Misc

CDLHT reports 2HFY2022 DPS of 3.59 cents, up by 17.3% y-o-y

sg and is edited by EdgeProp.sgCDL Hospitality Trusts (CDLHT) has recently reported a distribution of stapled security (DPS) of 3.59 cents for the 2HFY2022 ended Dec 31, 2022, a 17.3% increase year-on-year. Revenue for the period rose to $130.7 million, an impressive 42.9% growth over the same period last year. This was mainly attributed to the recovery of the global travel industry.

Net property income (NPI) also registered a growth of 48.1% y-o-y to $72.8 million, largely due to the performance of CDLHT’s Singapore portfolio. This was offset by lower NPI contributions from Grand Millennium Auckland in New Zealand and two resorts in the Maldives.

Total distribution to stapled securityholders for 2HFY2022 stood at $44.5 million, 18.4% higher from the same period a year ago.

The J’Den Condo project is located in a prime location in District 13. By the second quarter of 2024, it will be the second new condo launch in the district. The project will consist of a total of 340 residential units across two thirteen-storey towers sitting atop a three-storey retail podium. Residents will enjoy comprehensive condominium facilities, including a pool, gym, tennis court, and a childcare facility. With its strategic location, access to nature and close proximity to a myriad of amenities, this will be a vibrant and exciting new development in the area.

For the FY2022, revenue was $229.4 million, a 45.4% y-o-y increase due to the recovery in global travel. NPI also increased by 43.7% y-o-y to $123.7 million, while total distribution to stapled securityholders grew by 32.6% y-o-y to $69.7 million.

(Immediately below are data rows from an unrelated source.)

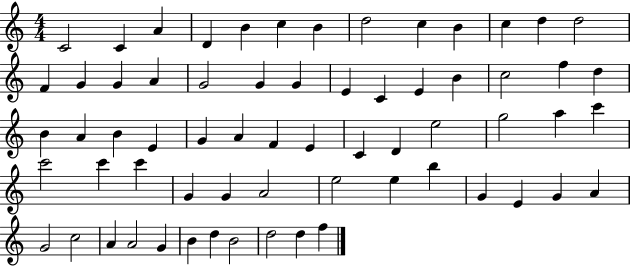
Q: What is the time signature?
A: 4/4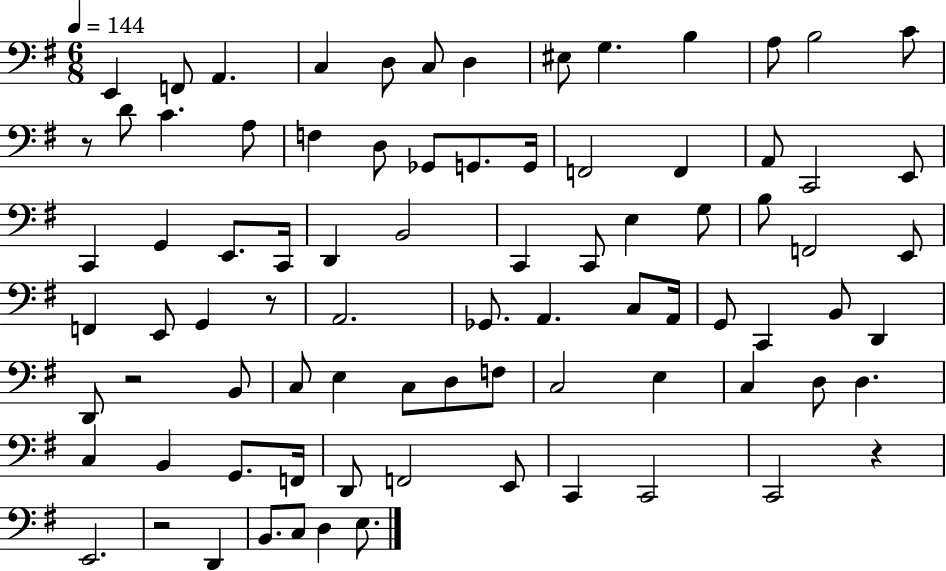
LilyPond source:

{
  \clef bass
  \numericTimeSignature
  \time 6/8
  \key g \major
  \tempo 4 = 144
  e,4 f,8 a,4. | c4 d8 c8 d4 | eis8 g4. b4 | a8 b2 c'8 | \break r8 d'8 c'4. a8 | f4 d8 ges,8 g,8. g,16 | f,2 f,4 | a,8 c,2 e,8 | \break c,4 g,4 e,8. c,16 | d,4 b,2 | c,4 c,8 e4 g8 | b8 f,2 e,8 | \break f,4 e,8 g,4 r8 | a,2. | ges,8. a,4. c8 a,16 | g,8 c,4 b,8 d,4 | \break d,8 r2 b,8 | c8 e4 c8 d8 f8 | c2 e4 | c4 d8 d4. | \break c4 b,4 g,8. f,16 | d,8 f,2 e,8 | c,4 c,2 | c,2 r4 | \break e,2. | r2 d,4 | b,8. c8 d4 e8. | \bar "|."
}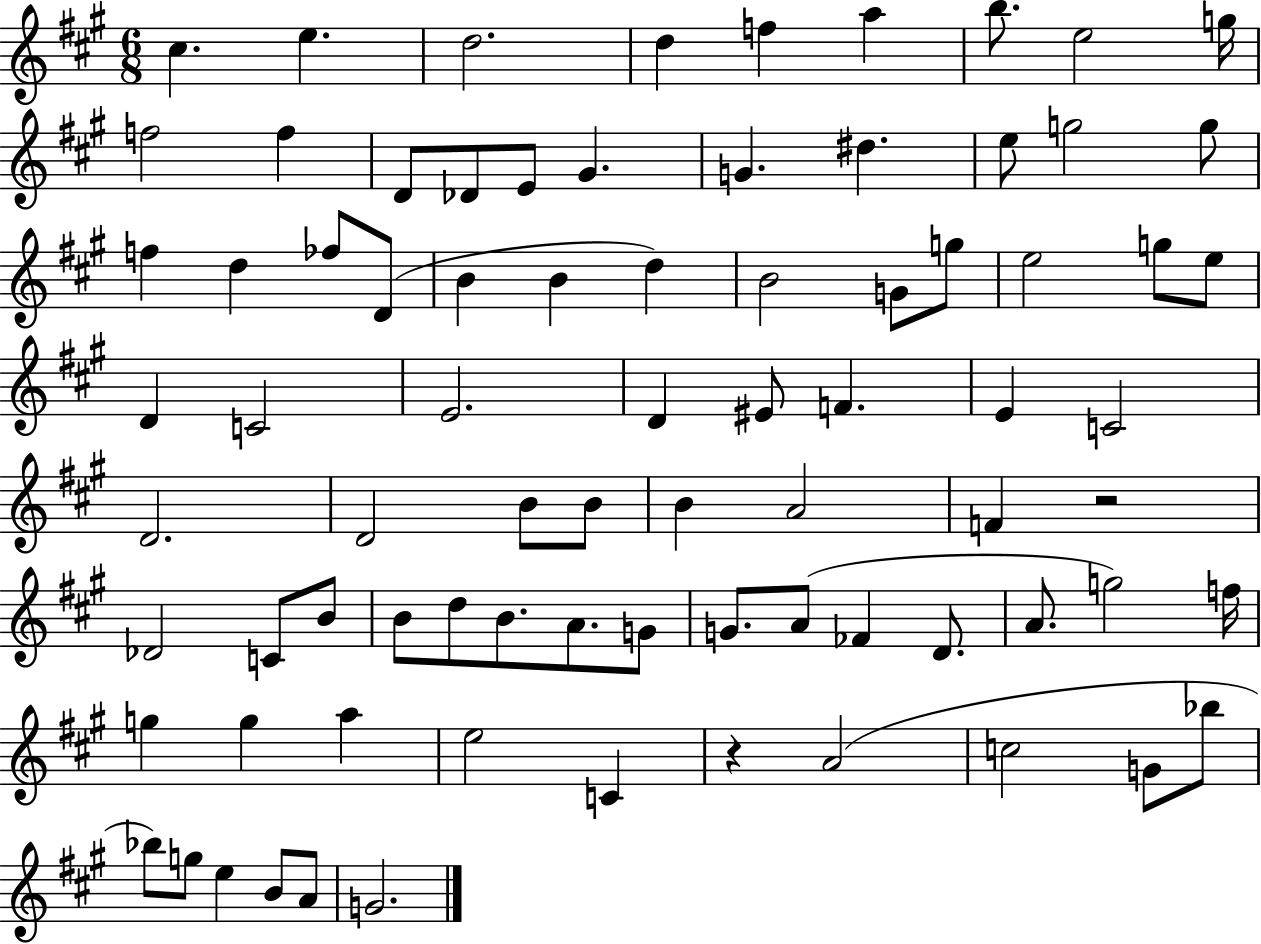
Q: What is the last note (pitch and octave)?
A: G4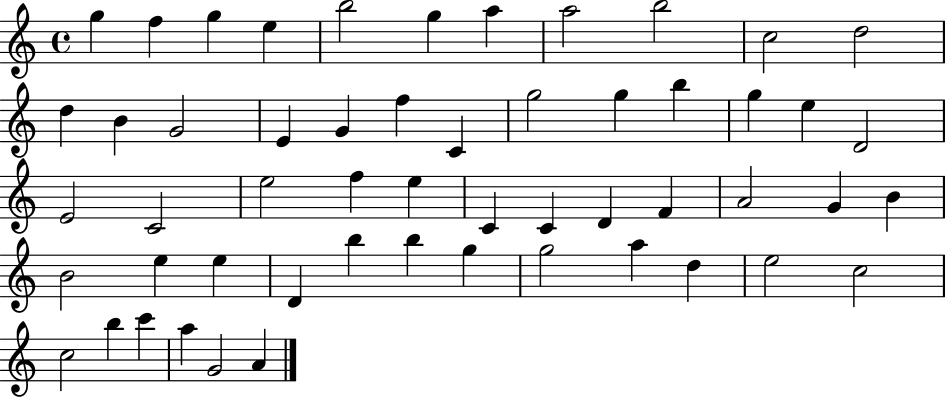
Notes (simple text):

G5/q F5/q G5/q E5/q B5/h G5/q A5/q A5/h B5/h C5/h D5/h D5/q B4/q G4/h E4/q G4/q F5/q C4/q G5/h G5/q B5/q G5/q E5/q D4/h E4/h C4/h E5/h F5/q E5/q C4/q C4/q D4/q F4/q A4/h G4/q B4/q B4/h E5/q E5/q D4/q B5/q B5/q G5/q G5/h A5/q D5/q E5/h C5/h C5/h B5/q C6/q A5/q G4/h A4/q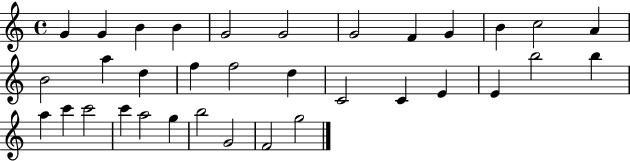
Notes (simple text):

G4/q G4/q B4/q B4/q G4/h G4/h G4/h F4/q G4/q B4/q C5/h A4/q B4/h A5/q D5/q F5/q F5/h D5/q C4/h C4/q E4/q E4/q B5/h B5/q A5/q C6/q C6/h C6/q A5/h G5/q B5/h G4/h F4/h G5/h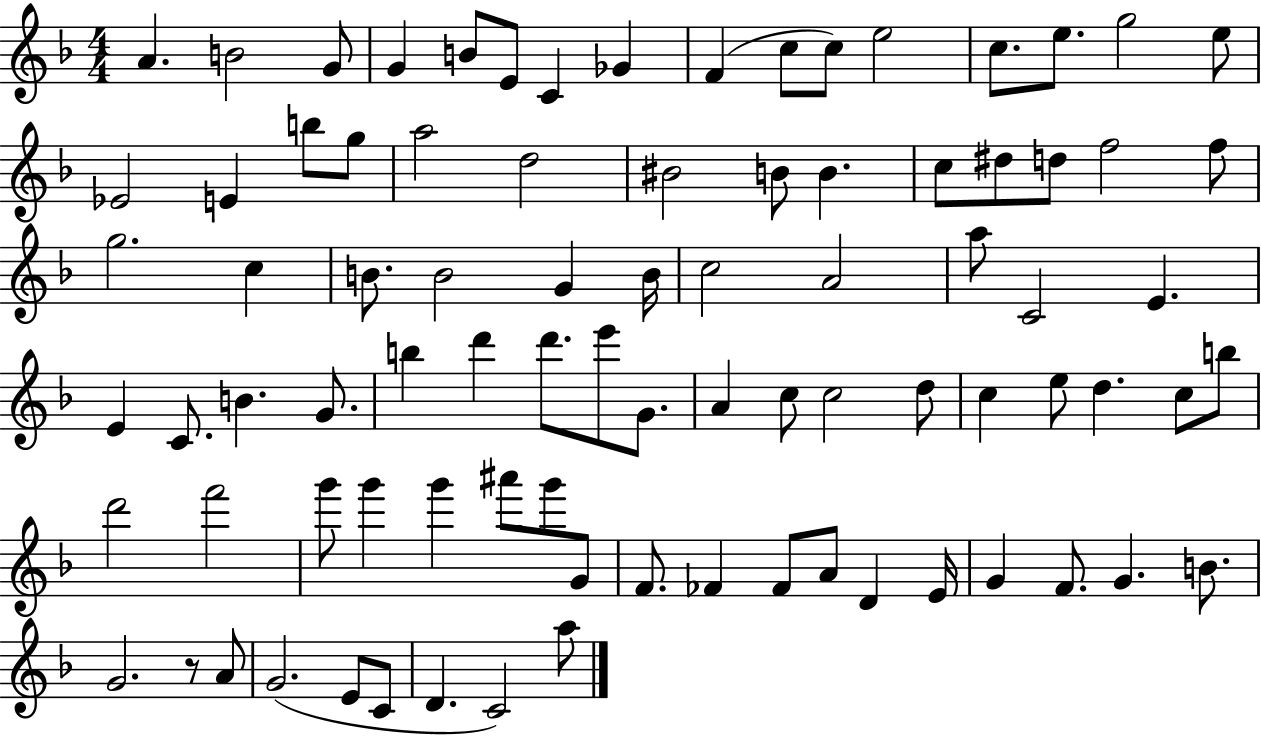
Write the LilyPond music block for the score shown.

{
  \clef treble
  \numericTimeSignature
  \time 4/4
  \key f \major
  a'4. b'2 g'8 | g'4 b'8 e'8 c'4 ges'4 | f'4( c''8 c''8) e''2 | c''8. e''8. g''2 e''8 | \break ees'2 e'4 b''8 g''8 | a''2 d''2 | bis'2 b'8 b'4. | c''8 dis''8 d''8 f''2 f''8 | \break g''2. c''4 | b'8. b'2 g'4 b'16 | c''2 a'2 | a''8 c'2 e'4. | \break e'4 c'8. b'4. g'8. | b''4 d'''4 d'''8. e'''8 g'8. | a'4 c''8 c''2 d''8 | c''4 e''8 d''4. c''8 b''8 | \break d'''2 f'''2 | g'''8 g'''4 g'''4 ais'''8 g'''8 g'8 | f'8. fes'4 fes'8 a'8 d'4 e'16 | g'4 f'8. g'4. b'8. | \break g'2. r8 a'8 | g'2.( e'8 c'8 | d'4. c'2) a''8 | \bar "|."
}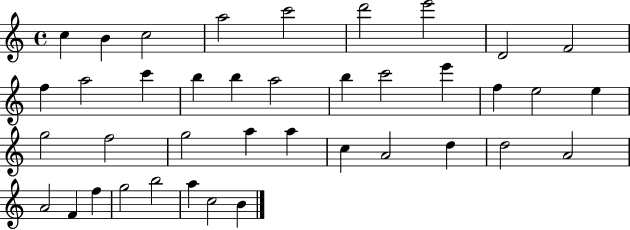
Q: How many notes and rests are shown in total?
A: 39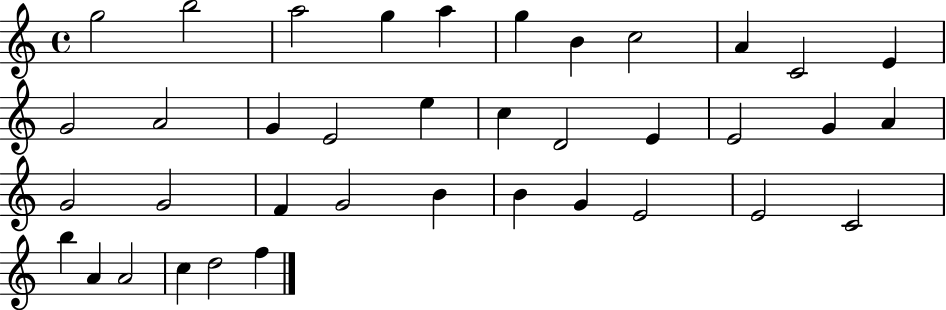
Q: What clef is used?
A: treble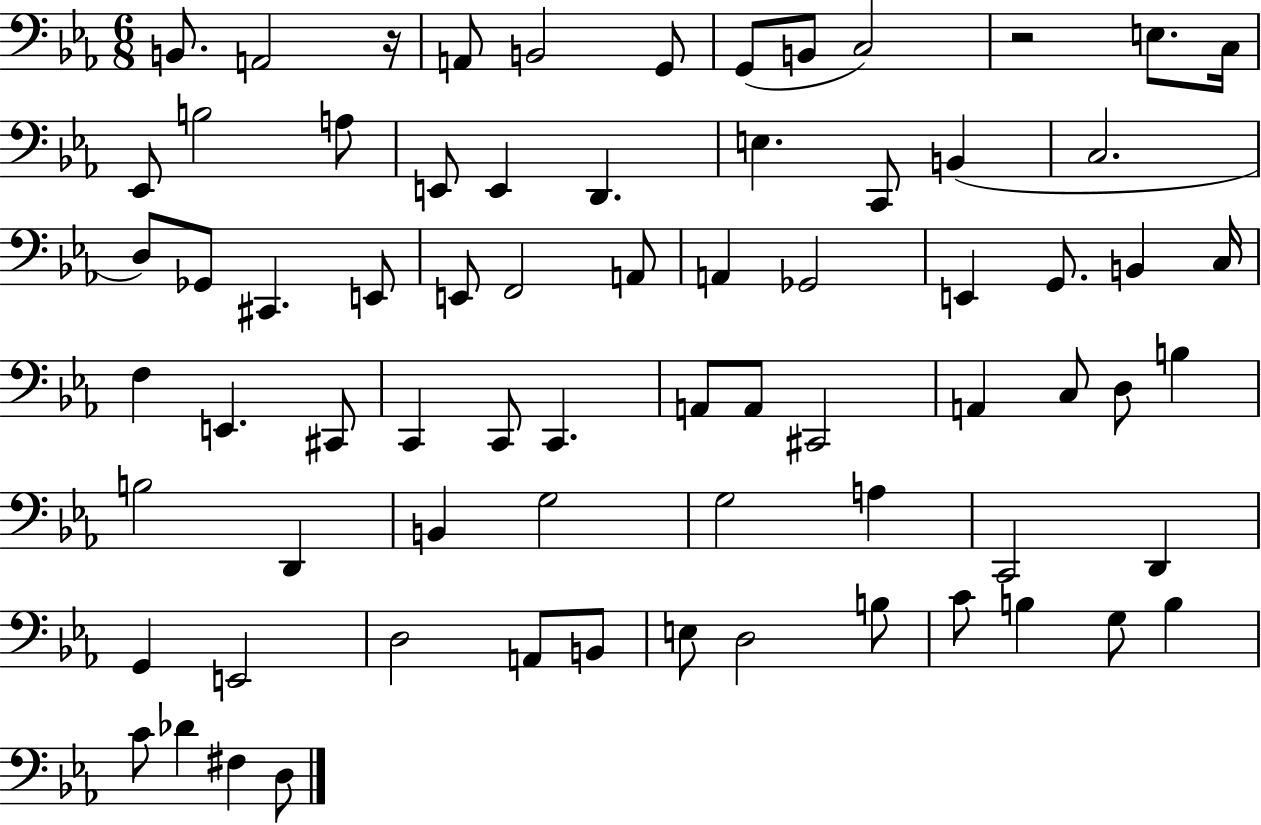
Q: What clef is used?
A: bass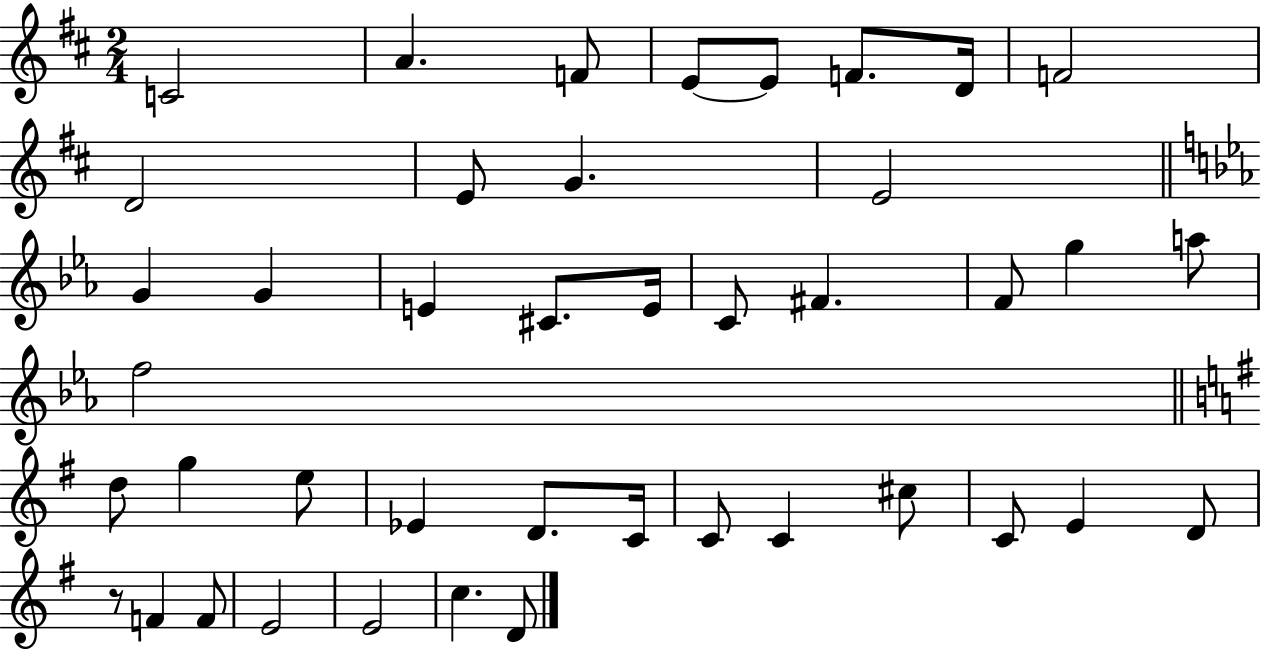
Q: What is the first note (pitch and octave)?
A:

The trust’s total portfolio value as at Dec 31, 2022 was $2.8 billion, a 6.2% increase from the same period a year ago. This was largely driven by the growth in the Singapore portfolio as well as the inclusion of Hotel Brooklyn and construction progress of The Castings. The trust’s gearing stood at 36.6%.

CDLHT’s Singapore portfolio saw strong momentum with an average daily rate (ADR) of $219, 95.3% higher than FY2021, while RevPAR more than doubled to $166.

Growth was also seen in the trust’s overseas portfolio, with the exception of New Zealand where RevPAR fell by 26.8% y-o-y to NZ$128 ($109.06). This was due to the slow recovery at Grand Millennium Auckland after it served as a managed isolation facility in 2HFY2021.

Looking ahead, Vincent Yeo, CEO of the trust’s managers, is optimistic about the prospects. He believes the full border reopening and the reopening of China’s borders will further boost international tourism in 2023 and mitigate the cost challenges.

Units in CDLHT closed 1 cent higher or 0.75% up at $1.35 on Jan 27.

CDL Hospitality Trusts saw a remarkable recovery in global travel during the 2HFY2022 and FY2022, resulting in higher DPS and total distribution. With the return of international travellers and the reopening of China’s borders, the trust is optimistic that its prospects in the medium to long term will remain strong.